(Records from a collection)
○ ○ ○

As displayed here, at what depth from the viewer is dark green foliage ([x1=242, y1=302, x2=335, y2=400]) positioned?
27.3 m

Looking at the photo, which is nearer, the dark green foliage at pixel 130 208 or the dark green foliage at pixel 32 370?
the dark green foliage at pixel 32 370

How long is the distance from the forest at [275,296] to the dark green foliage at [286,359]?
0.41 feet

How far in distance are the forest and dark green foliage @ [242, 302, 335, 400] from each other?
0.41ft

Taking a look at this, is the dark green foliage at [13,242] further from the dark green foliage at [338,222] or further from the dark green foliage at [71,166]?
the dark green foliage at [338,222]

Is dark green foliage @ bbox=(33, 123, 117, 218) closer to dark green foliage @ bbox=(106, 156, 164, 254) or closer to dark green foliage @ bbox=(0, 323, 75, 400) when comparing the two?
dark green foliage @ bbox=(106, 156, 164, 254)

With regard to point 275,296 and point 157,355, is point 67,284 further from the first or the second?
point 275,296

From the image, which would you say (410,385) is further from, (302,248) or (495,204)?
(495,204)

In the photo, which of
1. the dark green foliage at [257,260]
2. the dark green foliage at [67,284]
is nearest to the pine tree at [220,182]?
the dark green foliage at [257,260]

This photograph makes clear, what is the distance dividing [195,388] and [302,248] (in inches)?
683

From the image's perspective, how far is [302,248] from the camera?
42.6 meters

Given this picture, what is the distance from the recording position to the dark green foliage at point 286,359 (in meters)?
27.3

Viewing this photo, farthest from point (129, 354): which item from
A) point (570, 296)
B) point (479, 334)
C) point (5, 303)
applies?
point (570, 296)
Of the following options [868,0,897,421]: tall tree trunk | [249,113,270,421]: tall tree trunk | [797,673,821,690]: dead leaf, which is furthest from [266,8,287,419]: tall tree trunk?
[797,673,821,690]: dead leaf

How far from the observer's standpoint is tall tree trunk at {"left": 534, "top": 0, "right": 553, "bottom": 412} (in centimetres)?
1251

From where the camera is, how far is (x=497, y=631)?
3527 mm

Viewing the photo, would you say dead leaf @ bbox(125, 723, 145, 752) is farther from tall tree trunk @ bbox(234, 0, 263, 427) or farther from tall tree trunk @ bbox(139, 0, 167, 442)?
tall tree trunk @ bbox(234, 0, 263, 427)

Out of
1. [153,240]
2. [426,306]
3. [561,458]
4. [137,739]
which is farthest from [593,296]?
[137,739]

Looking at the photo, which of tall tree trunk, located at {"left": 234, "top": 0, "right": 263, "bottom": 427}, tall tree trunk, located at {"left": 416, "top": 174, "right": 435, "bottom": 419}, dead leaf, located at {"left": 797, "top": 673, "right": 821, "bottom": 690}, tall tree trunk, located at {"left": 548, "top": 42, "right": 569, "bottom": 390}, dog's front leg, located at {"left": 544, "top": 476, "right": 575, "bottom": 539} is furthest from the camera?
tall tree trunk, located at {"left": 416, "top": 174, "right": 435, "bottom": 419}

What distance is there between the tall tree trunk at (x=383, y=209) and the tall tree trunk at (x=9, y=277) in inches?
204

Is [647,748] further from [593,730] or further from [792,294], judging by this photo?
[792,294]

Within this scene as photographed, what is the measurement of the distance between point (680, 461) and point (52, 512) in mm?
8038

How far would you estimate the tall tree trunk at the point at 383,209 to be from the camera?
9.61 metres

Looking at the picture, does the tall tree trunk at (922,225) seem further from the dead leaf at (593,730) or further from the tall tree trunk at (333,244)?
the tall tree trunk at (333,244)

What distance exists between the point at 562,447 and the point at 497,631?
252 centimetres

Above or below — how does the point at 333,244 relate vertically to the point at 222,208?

○ ○ ○

Arrange the material above as a Markdown table with the columns "Row" and "Line". Start with the line containing "Within this scene", continue through the end of the material, and leave out blank lines.

| Row | Line |
|---|---|
| 1 | Within this scene as photographed, what is the measurement of the distance between point (680, 461) and point (52, 512) in mm? |
| 2 | 8038 |
| 3 | How far would you estimate the tall tree trunk at the point at 383,209 to be from the camera? |
| 4 | 9.61 metres |
| 5 | Looking at the picture, does the tall tree trunk at (922,225) seem further from the dead leaf at (593,730) or further from the tall tree trunk at (333,244)? |
| 6 | the tall tree trunk at (333,244) |
| 7 | What distance exists between the point at 562,447 and the point at 497,631? |
| 8 | 252 centimetres |
| 9 | Above or below — how does the point at 333,244 relate vertically to the point at 222,208? |